## Saved entries
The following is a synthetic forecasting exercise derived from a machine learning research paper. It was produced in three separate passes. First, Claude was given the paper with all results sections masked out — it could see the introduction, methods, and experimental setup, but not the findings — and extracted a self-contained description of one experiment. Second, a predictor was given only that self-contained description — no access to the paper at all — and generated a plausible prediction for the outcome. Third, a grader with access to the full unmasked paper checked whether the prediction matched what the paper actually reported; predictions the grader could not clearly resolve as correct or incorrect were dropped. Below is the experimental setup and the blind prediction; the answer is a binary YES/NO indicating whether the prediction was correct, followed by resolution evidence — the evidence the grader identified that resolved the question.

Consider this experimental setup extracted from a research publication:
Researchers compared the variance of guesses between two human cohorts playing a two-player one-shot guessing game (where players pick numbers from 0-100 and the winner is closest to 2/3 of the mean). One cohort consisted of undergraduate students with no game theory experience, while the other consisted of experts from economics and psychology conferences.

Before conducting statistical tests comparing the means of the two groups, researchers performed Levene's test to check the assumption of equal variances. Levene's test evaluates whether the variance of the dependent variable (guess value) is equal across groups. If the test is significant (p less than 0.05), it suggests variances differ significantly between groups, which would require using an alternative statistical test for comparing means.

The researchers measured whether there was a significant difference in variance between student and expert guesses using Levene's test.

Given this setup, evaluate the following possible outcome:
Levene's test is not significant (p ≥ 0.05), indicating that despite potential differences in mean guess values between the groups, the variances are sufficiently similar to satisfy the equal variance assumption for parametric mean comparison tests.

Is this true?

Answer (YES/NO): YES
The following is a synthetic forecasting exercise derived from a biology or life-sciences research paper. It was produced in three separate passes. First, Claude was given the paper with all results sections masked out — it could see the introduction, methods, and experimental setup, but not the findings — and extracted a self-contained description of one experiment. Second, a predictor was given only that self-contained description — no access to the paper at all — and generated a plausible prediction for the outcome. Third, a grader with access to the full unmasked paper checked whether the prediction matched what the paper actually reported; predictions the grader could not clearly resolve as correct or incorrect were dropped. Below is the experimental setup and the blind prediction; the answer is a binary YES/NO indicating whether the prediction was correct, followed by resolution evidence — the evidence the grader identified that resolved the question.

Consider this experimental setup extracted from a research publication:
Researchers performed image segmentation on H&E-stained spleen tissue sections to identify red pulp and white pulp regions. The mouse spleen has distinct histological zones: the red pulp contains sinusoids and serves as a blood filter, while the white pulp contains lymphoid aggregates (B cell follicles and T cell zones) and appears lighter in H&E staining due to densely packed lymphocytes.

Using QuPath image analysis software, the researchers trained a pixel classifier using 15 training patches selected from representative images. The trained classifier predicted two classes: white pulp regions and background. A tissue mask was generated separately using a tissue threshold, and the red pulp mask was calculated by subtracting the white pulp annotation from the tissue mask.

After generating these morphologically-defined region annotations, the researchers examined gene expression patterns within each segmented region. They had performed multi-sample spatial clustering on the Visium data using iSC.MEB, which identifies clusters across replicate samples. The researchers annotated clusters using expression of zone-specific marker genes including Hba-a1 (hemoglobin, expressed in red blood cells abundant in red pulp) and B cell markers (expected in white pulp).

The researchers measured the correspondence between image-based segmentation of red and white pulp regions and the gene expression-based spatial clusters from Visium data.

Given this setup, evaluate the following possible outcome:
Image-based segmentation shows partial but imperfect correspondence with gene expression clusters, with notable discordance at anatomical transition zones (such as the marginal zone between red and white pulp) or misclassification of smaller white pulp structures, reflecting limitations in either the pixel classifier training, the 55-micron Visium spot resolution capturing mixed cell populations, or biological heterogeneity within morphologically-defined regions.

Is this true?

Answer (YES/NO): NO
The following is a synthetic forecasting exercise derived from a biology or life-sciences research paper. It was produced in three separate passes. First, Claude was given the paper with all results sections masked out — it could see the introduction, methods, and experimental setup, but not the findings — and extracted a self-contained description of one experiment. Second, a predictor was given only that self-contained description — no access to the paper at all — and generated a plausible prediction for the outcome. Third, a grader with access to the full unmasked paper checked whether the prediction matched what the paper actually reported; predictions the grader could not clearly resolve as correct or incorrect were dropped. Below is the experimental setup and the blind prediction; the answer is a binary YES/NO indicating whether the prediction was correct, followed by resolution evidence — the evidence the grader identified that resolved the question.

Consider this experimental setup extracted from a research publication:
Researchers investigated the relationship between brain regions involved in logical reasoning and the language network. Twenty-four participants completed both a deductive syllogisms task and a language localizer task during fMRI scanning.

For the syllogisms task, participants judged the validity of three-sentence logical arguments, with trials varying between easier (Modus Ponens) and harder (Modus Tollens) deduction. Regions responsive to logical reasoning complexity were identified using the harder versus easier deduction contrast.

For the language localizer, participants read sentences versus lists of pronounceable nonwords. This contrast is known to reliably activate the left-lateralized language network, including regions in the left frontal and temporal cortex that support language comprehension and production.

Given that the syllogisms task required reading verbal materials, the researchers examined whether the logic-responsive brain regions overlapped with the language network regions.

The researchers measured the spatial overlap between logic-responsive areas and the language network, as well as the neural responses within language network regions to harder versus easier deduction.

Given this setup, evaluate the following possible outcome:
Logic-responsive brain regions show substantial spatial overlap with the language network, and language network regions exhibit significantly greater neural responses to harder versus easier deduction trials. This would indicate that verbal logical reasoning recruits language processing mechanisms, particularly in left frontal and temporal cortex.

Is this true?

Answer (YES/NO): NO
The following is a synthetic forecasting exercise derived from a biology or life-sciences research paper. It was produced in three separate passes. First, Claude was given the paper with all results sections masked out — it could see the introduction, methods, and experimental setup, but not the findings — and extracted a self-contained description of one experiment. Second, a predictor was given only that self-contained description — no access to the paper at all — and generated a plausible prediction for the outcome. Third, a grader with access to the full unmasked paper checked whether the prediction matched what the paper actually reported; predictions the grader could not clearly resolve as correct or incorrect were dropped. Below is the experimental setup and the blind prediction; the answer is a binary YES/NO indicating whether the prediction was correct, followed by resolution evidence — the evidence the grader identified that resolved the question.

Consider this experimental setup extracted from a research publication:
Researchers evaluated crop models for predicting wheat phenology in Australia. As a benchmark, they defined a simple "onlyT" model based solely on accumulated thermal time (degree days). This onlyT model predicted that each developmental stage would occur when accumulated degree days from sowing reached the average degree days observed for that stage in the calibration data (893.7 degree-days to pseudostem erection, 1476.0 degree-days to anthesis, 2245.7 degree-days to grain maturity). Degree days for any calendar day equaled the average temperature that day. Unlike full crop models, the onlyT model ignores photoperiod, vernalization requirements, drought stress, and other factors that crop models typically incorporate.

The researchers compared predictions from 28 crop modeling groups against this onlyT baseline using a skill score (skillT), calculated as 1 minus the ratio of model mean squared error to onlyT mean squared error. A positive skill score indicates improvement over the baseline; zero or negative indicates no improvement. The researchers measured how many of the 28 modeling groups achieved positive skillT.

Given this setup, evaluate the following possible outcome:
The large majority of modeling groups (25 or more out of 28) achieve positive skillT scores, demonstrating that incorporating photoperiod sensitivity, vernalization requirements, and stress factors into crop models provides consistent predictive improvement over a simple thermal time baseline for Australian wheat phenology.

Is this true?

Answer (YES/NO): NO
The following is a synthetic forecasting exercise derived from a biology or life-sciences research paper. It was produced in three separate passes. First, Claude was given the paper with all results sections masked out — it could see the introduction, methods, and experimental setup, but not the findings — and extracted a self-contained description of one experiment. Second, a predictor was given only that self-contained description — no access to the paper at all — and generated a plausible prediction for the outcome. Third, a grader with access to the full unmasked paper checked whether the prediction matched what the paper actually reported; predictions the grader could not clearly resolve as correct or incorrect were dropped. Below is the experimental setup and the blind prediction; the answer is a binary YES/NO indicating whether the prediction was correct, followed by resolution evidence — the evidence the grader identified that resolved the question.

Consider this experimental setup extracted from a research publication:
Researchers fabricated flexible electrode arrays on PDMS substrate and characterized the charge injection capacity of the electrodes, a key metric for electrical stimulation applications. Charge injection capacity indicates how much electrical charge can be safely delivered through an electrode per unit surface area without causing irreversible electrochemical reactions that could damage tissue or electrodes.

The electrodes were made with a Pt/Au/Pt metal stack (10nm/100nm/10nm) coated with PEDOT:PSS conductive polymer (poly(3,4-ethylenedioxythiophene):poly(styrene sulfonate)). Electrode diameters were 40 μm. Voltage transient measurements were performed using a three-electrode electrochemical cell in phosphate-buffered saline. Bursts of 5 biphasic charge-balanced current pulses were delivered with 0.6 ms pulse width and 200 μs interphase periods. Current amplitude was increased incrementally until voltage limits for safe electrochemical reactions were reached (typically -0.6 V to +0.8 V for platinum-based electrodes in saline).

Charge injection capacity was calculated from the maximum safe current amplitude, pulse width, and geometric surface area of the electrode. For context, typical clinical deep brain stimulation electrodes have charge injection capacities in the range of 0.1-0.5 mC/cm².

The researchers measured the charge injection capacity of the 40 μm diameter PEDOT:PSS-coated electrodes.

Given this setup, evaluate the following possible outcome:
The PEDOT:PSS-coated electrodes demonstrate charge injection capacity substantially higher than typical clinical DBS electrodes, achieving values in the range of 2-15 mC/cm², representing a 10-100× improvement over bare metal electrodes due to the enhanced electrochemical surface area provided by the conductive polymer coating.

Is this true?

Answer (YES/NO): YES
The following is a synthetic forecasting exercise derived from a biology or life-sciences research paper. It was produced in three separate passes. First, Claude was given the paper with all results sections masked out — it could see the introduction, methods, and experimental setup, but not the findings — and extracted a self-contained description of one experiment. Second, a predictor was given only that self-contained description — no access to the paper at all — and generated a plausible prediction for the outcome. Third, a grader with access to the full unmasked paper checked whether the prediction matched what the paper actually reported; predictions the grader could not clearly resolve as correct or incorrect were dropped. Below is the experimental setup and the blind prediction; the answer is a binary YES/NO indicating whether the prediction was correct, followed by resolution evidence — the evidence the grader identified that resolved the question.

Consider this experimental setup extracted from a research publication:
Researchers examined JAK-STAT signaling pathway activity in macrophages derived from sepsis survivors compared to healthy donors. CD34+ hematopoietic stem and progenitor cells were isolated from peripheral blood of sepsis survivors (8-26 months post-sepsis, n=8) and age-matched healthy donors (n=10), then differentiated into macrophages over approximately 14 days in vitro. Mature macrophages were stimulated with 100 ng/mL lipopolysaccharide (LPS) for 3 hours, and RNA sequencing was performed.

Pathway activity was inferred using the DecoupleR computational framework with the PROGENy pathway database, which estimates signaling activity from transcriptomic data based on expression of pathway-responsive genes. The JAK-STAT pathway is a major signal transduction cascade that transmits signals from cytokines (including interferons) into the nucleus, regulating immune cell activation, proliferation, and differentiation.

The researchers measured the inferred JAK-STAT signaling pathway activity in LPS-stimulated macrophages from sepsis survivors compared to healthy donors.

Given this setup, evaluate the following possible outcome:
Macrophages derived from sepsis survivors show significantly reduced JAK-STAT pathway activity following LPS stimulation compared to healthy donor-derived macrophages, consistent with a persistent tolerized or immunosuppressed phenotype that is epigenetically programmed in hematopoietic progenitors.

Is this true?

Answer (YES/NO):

## What to produce
Repeat only the stretch of lines starting at the one containing "Researchers examined JAK-STAT" and running to the final line of the entries above.

## Answer to this problem
Researchers examined JAK-STAT signaling pathway activity in macrophages derived from sepsis survivors compared to healthy donors. CD34+ hematopoietic stem and progenitor cells were isolated from peripheral blood of sepsis survivors (8-26 months post-sepsis, n=8) and age-matched healthy donors (n=10), then differentiated into macrophages over approximately 14 days in vitro. Mature macrophages were stimulated with 100 ng/mL lipopolysaccharide (LPS) for 3 hours, and RNA sequencing was performed.

Pathway activity was inferred using the DecoupleR computational framework with the PROGENy pathway database, which estimates signaling activity from transcriptomic data based on expression of pathway-responsive genes. The JAK-STAT pathway is a major signal transduction cascade that transmits signals from cytokines (including interferons) into the nucleus, regulating immune cell activation, proliferation, and differentiation.

The researchers measured the inferred JAK-STAT signaling pathway activity in LPS-stimulated macrophages from sepsis survivors compared to healthy donors.

Given this setup, evaluate the following possible outcome:
Macrophages derived from sepsis survivors show significantly reduced JAK-STAT pathway activity following LPS stimulation compared to healthy donor-derived macrophages, consistent with a persistent tolerized or immunosuppressed phenotype that is epigenetically programmed in hematopoietic progenitors.

Is this true?

Answer (YES/NO):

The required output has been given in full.